**What is required**:
Transcribe every line of text in the records below word for word, and leave the pictures out of your answer.

**Provided records**:
■ ■ ■
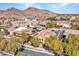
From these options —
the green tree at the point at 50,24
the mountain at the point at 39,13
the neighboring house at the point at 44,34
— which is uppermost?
the mountain at the point at 39,13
■ ■ ■
**Answer to the exercise**:
From these options —
the green tree at the point at 50,24
the mountain at the point at 39,13
the neighboring house at the point at 44,34
— which is uppermost?
the mountain at the point at 39,13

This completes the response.